▶ **DATA PROVIDED**
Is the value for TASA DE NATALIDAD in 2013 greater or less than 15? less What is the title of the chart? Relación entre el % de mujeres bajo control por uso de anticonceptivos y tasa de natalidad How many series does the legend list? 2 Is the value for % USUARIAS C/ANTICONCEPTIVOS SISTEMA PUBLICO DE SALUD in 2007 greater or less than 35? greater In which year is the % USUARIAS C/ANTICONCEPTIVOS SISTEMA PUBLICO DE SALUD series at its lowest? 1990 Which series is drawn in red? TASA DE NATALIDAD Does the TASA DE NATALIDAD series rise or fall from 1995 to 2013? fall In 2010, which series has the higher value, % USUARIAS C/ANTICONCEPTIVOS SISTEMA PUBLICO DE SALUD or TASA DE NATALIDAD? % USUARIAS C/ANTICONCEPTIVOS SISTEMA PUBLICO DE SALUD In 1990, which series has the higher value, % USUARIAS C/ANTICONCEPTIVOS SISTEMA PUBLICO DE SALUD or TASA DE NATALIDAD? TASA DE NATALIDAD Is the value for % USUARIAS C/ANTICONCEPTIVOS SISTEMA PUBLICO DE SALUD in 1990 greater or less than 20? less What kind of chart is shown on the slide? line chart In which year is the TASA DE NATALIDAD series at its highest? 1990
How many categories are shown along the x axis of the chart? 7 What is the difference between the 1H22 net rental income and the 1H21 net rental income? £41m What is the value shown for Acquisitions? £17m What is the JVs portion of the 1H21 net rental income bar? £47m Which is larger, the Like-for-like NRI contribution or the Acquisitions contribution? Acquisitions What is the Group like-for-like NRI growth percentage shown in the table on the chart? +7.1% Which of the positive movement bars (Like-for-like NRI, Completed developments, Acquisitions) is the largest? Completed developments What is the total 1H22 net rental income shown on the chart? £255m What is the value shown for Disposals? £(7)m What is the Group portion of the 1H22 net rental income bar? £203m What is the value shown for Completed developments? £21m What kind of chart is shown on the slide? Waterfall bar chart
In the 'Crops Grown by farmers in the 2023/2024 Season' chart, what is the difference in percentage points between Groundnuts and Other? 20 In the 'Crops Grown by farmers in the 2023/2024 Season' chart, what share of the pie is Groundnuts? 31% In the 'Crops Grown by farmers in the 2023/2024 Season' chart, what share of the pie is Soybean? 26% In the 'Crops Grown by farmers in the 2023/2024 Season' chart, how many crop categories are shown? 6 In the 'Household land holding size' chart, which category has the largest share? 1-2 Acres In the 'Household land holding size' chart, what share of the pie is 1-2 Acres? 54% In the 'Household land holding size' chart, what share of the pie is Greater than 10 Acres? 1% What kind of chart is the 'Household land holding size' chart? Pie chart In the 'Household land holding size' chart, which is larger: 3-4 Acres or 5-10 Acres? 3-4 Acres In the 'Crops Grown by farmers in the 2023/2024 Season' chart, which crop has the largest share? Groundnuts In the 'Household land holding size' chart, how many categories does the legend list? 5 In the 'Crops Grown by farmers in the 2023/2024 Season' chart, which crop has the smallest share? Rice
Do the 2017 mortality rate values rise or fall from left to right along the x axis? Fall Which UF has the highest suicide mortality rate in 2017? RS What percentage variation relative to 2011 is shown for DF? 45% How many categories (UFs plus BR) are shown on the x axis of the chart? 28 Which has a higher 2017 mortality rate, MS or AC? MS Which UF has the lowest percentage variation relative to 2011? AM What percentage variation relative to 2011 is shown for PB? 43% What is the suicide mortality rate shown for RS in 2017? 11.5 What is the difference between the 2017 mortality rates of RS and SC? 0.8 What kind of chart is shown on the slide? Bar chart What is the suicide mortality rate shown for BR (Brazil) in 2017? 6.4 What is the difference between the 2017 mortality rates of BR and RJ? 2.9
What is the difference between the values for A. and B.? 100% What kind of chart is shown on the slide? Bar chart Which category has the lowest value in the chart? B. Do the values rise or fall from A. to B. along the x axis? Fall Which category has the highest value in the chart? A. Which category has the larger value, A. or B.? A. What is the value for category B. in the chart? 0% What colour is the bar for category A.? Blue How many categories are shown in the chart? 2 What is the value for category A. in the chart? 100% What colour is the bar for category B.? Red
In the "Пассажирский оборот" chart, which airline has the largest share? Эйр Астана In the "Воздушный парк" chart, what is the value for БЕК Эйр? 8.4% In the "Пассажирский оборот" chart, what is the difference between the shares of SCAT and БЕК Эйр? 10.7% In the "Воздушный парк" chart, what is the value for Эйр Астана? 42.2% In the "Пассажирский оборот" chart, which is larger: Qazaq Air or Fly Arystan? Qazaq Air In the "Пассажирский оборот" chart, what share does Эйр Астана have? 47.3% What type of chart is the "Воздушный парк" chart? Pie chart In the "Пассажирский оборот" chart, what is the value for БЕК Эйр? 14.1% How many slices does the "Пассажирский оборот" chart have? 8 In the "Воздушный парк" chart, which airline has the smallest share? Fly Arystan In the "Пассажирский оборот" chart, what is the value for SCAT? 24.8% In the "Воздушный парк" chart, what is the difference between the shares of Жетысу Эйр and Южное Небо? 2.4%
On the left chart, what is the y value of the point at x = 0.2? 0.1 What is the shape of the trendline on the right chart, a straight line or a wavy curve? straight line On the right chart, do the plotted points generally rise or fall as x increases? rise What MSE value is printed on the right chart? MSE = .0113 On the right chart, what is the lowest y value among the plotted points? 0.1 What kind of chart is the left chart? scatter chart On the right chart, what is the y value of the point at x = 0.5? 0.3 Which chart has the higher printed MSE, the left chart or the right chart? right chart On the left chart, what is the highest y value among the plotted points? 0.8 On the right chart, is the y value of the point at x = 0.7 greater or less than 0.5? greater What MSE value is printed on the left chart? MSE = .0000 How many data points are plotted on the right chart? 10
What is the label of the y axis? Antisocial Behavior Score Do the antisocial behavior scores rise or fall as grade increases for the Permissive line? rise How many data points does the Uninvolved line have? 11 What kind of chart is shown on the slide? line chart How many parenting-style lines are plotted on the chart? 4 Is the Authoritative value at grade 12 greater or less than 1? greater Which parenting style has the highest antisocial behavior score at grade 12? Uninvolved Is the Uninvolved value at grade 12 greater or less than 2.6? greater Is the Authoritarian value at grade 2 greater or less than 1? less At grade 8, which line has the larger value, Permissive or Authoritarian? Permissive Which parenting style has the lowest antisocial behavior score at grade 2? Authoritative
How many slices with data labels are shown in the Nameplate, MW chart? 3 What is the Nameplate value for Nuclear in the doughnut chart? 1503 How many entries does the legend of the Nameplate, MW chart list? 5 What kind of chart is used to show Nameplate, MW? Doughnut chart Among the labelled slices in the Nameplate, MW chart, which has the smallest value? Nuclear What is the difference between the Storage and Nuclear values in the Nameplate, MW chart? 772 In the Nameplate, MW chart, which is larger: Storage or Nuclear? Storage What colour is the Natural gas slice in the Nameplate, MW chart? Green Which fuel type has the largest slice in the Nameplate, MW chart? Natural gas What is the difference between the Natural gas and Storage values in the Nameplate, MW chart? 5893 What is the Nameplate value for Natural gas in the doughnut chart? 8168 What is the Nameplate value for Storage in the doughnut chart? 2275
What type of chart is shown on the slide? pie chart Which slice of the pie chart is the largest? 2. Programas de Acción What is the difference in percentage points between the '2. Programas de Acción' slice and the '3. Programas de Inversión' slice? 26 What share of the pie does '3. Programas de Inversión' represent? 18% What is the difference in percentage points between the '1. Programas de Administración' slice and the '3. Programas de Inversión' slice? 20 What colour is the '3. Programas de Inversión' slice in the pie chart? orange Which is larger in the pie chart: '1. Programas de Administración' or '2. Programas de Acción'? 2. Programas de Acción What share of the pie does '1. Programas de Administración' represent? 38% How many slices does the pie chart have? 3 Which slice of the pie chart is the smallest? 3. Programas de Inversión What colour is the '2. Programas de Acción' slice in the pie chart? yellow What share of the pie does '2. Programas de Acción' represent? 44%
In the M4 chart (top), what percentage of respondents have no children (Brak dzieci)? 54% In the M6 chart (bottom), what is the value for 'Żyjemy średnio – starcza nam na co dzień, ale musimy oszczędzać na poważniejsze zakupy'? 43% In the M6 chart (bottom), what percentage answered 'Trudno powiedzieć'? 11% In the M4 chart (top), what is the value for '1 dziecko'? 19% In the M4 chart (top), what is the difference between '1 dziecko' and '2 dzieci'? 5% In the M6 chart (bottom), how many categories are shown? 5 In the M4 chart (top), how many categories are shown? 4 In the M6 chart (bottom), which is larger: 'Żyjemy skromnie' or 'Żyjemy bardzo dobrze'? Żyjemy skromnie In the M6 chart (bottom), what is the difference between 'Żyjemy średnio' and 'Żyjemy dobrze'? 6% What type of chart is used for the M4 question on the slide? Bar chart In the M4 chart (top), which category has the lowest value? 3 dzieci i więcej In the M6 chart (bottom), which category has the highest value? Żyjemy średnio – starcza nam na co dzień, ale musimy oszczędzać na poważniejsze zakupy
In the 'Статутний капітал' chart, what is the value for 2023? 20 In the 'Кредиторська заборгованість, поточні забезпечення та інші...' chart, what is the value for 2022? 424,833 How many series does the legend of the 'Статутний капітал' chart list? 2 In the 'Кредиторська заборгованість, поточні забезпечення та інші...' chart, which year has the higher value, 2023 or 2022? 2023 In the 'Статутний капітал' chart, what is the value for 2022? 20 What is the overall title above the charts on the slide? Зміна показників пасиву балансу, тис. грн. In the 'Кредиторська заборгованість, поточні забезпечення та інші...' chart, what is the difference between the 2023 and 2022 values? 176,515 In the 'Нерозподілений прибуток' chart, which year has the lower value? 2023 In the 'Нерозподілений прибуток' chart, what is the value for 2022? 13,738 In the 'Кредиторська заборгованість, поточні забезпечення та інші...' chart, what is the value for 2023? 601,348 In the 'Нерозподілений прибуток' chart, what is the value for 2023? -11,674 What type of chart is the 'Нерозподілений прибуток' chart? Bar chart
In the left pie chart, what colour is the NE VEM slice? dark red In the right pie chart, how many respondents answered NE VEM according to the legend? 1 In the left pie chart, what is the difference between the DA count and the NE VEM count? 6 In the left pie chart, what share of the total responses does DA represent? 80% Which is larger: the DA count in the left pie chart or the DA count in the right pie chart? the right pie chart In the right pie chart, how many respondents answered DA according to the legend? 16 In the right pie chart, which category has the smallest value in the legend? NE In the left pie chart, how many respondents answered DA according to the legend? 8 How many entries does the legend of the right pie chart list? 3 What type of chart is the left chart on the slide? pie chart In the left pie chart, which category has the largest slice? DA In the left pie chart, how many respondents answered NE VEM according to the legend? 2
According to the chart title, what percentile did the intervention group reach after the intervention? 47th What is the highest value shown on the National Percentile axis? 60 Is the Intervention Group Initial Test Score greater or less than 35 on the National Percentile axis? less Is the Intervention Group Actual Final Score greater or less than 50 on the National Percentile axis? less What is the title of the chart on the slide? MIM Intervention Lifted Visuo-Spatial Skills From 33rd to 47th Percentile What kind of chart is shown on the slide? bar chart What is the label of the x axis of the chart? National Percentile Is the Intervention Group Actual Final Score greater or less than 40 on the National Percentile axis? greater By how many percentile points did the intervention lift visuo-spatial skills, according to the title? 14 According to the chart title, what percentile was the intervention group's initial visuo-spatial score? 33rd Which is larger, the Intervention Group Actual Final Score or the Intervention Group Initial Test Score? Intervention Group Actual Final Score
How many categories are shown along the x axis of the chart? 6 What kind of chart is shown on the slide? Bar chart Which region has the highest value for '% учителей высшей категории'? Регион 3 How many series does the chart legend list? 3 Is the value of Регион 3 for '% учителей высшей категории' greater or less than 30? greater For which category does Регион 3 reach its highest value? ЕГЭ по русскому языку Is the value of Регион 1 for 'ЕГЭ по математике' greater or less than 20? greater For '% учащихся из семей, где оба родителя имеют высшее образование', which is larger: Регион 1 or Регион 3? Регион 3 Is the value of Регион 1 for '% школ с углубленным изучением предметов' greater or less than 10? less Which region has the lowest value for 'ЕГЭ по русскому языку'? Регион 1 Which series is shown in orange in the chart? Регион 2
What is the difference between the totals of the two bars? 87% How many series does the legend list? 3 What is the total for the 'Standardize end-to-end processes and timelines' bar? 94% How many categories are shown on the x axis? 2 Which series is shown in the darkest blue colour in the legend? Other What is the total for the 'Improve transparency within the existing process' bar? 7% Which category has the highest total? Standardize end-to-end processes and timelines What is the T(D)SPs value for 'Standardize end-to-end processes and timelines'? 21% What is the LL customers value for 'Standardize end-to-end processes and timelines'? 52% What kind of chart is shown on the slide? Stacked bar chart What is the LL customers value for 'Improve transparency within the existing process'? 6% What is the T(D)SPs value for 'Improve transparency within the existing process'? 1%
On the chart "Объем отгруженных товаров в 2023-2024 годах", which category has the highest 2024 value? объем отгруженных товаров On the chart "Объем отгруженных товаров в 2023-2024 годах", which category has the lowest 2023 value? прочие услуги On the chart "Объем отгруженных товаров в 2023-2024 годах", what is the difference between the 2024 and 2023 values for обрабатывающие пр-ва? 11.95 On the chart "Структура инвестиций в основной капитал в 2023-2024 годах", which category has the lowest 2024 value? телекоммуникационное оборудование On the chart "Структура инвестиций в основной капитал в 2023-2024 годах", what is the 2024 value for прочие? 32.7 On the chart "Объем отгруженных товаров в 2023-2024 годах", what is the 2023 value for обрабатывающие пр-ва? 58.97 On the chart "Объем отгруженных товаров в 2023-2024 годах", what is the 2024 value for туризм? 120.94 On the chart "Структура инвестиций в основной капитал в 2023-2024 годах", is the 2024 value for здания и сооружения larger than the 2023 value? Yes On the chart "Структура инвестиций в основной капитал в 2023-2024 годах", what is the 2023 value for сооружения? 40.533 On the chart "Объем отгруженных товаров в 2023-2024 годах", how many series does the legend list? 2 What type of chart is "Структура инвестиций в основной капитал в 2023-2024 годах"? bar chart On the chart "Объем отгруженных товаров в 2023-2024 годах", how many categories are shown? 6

▶ **WHAT THIS TASK INVOLVES**
Quote, word for word, everything from the first of the rows above down to the row that contains "Waterfall bar chart", both included.

▶ **OUTPUT OF THE TASK**
Is the value for TASA DE NATALIDAD in 2013 greater or less than 15? less What is the title of the chart? Relación entre el % de mujeres bajo control por uso de anticonceptivos y tasa de natalidad How many series does the legend list? 2 Is the value for % USUARIAS C/ANTICONCEPTIVOS SISTEMA PUBLICO DE SALUD in 2007 greater or less than 35? greater In which year is the % USUARIAS C/ANTICONCEPTIVOS SISTEMA PUBLICO DE SALUD series at its lowest? 1990 Which series is drawn in red? TASA DE NATALIDAD Does the TASA DE NATALIDAD series rise or fall from 1995 to 2013? fall In 2010, which series has the higher value, % USUARIAS C/ANTICONCEPTIVOS SISTEMA PUBLICO DE SALUD or TASA DE NATALIDAD? % USUARIAS C/ANTICONCEPTIVOS SISTEMA PUBLICO DE SALUD In 1990, which series has the higher value, % USUARIAS C/ANTICONCEPTIVOS SISTEMA PUBLICO DE SALUD or TASA DE NATALIDAD? TASA DE NATALIDAD Is the value for % USUARIAS C/ANTICONCEPTIVOS SISTEMA PUBLICO DE SALUD in 1990 greater or less than 20? less What kind of chart is shown on the slide? line chart In which year is the TASA DE NATALIDAD series at its highest? 1990
How many categories are shown along the x axis of the chart? 7 What is the difference between the 1H22 net rental income and the 1H21 net rental income? £41m What is the value shown for Acquisitions? £17m What is the JVs portion of the 1H21 net rental income bar? £47m Which is larger, the Like-for-like NRI contribution or the Acquisitions contribution? Acquisitions What is the Group like-for-like NRI growth percentage shown in the table on the chart? +7.1% Which of the positive movement bars (Like-for-like NRI, Completed developments, Acquisitions) is the largest? Completed developments What is the total 1H22 net rental income shown on the chart? £255m What is the value shown for Disposals? £(7)m What is the Group portion of the 1H22 net rental income bar? £203m What is the value shown for Completed developments? £21m What kind of chart is shown on the slide? Waterfall bar chart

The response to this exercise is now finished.